We hope that the ECON committee will address these issues in its final report.

Next steps

The ECON Committee is due to finalise its report on the draft Directive in the Autumn. We will then have the proposed amendments to the Commission’s original text from both the Council of the European Union and the European Parliament. The Directive is expected to enter Trilogue early next year and the final text will emerge out of this.

Comments

The ECON Committee’s draft report is welcome particularly as it recognises the need for EU pensions regulation to be more principles-based and to respect the diversity of different pension systems within the EU. The draft report addresses many of the issues that we and others have raised with the draft Directive. However, several issues still need to be addressed. We hope that these will be picked up in the Committee’s final report.
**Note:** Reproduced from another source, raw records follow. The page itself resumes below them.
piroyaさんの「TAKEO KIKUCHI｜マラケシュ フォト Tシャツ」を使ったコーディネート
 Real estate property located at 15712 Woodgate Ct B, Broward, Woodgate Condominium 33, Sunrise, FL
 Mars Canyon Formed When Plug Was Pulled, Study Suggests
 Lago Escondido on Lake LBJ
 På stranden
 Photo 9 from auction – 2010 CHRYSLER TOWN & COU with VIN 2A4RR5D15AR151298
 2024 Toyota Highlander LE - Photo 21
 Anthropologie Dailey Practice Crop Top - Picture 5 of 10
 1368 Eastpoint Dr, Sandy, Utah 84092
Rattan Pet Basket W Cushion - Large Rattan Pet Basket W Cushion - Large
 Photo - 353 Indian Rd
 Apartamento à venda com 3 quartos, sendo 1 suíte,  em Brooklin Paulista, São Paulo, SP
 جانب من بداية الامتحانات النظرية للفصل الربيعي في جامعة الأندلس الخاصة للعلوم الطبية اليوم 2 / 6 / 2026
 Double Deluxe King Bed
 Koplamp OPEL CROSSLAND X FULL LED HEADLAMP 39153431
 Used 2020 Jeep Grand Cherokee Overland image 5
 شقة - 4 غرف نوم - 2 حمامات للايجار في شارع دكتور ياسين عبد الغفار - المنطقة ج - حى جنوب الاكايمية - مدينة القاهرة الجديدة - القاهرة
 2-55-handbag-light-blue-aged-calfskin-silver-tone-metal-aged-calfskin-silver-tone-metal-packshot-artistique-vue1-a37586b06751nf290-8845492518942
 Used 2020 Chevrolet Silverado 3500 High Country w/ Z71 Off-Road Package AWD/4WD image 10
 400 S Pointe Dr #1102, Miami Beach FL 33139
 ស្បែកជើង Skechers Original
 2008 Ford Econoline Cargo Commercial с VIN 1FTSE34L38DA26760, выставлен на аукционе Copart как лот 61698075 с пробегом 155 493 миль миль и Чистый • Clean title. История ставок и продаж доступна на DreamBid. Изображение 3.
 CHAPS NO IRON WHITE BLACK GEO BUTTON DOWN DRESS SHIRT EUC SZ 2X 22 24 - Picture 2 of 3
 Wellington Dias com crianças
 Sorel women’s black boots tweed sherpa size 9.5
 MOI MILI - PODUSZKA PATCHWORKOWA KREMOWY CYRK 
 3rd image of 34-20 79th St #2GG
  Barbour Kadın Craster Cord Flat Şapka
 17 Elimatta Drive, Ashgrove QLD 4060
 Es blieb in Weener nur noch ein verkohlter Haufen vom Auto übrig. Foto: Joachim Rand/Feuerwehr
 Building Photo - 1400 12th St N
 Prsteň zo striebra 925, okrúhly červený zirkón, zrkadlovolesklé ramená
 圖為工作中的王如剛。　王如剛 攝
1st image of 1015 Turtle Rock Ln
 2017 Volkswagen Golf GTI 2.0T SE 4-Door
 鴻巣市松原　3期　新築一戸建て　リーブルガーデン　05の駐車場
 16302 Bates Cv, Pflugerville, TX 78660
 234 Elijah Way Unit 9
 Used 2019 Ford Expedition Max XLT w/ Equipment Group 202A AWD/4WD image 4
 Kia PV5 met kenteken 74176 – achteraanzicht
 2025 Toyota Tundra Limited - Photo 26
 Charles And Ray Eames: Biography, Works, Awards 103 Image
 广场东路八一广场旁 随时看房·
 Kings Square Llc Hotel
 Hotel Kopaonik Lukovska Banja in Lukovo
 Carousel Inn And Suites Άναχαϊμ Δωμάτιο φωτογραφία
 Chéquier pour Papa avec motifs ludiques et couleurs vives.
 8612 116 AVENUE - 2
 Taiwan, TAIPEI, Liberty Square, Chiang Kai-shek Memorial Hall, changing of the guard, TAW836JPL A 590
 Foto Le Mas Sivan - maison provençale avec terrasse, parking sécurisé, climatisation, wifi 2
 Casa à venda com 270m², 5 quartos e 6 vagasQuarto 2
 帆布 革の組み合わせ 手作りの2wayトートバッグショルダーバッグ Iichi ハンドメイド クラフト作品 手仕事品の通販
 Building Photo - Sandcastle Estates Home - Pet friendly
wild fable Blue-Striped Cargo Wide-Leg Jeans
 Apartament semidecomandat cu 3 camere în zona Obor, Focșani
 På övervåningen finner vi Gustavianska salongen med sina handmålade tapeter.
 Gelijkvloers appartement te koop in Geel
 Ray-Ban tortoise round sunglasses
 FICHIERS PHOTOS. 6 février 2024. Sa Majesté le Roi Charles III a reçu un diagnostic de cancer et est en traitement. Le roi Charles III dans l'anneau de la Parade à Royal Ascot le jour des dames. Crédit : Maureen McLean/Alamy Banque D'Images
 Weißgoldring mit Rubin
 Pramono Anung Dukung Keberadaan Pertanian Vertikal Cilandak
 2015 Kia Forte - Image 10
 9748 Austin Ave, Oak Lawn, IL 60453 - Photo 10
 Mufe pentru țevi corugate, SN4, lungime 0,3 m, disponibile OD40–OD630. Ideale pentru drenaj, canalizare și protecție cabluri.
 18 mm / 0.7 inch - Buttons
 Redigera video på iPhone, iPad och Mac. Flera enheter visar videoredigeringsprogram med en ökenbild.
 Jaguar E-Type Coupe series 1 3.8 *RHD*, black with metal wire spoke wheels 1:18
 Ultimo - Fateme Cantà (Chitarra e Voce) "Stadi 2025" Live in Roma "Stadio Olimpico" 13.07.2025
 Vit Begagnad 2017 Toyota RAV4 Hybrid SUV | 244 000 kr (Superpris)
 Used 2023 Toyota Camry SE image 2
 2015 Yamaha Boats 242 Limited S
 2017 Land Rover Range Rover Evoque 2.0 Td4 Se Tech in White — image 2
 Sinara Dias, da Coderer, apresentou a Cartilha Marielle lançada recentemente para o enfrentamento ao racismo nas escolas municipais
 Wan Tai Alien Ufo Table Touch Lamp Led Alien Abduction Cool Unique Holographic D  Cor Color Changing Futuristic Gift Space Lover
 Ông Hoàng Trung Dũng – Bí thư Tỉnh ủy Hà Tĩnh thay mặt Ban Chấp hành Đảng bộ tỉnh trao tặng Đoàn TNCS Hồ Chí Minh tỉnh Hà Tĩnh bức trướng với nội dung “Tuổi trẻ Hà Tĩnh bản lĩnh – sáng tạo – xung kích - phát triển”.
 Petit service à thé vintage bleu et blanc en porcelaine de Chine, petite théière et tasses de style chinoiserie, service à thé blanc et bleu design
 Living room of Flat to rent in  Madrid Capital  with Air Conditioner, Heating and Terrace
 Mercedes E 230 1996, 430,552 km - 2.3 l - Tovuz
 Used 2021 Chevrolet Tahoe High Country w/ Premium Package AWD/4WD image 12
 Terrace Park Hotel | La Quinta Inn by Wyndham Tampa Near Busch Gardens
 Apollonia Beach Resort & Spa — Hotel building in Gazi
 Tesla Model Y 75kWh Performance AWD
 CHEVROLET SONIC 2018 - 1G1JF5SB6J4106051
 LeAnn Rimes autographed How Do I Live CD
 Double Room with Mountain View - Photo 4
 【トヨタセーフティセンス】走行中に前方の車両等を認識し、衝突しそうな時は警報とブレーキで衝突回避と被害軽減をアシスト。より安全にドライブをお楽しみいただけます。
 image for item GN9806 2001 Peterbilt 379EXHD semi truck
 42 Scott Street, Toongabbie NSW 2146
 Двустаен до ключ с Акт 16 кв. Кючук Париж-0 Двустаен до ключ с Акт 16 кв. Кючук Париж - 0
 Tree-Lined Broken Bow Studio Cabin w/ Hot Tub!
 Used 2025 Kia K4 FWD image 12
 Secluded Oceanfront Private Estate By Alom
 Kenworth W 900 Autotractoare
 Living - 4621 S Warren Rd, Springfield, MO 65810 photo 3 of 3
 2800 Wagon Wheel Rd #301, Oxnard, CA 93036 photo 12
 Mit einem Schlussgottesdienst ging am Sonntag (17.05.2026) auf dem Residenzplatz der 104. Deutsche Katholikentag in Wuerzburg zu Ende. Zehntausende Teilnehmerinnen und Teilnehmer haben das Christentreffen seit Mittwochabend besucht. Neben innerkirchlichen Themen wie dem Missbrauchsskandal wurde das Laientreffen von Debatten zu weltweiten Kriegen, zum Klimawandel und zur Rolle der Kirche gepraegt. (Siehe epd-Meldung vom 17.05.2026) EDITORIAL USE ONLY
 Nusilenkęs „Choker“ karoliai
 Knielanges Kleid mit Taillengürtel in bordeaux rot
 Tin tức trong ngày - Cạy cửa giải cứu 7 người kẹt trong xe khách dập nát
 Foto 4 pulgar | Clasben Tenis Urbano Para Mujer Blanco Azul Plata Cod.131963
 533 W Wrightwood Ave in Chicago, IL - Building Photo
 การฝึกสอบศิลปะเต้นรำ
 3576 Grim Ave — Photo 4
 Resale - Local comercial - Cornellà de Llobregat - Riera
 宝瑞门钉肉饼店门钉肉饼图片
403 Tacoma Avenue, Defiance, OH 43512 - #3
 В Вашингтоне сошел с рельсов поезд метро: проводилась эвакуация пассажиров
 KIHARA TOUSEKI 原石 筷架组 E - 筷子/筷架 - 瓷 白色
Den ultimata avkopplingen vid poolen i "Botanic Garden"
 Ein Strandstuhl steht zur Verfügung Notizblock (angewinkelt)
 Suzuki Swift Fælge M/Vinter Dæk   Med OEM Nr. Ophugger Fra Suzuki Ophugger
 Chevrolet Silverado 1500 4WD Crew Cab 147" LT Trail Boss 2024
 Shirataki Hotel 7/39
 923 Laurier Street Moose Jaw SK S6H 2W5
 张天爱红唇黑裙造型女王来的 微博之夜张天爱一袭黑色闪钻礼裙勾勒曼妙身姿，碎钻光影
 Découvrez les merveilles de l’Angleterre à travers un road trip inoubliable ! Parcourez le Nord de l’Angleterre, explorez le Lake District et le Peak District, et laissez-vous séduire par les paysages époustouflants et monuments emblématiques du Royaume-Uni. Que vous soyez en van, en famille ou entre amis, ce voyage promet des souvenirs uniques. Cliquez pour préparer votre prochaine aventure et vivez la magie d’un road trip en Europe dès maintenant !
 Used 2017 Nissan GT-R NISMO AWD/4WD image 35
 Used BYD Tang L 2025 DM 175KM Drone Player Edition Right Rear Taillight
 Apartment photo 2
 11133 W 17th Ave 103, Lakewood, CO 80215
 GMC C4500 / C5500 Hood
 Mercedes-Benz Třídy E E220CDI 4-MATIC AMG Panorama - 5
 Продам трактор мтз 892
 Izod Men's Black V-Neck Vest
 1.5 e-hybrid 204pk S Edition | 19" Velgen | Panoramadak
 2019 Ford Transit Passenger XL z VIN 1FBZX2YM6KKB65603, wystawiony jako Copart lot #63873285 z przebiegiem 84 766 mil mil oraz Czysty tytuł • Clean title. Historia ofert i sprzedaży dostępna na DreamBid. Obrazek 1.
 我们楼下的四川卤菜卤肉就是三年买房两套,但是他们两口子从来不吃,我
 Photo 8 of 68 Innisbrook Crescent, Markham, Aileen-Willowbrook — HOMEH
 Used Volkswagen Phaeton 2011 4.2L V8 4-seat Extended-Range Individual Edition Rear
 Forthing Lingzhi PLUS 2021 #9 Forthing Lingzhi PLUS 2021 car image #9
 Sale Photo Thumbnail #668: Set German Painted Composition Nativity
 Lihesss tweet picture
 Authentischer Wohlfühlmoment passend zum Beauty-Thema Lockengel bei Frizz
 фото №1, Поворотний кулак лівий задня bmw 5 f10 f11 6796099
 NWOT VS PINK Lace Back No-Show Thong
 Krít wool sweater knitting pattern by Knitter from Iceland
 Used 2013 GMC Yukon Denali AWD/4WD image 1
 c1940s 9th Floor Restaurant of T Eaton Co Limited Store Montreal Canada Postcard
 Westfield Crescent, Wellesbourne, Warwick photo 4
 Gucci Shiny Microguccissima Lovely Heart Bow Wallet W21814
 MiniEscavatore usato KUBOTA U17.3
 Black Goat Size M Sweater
Ultimately, the final version of the Directive will be determined by the Trilogue negotiations. Given the changes that have been proposed by both the Council and the ECON Committee it seems likely that the final version of the Directive will be less prescriptive and more principles-based than the original text. However, we will not know the final position until the negotiations are complete. Therefore, it is crucial that schemes and employers continue to raise their concerns with UK and European officials to ensure that these are fully addressed.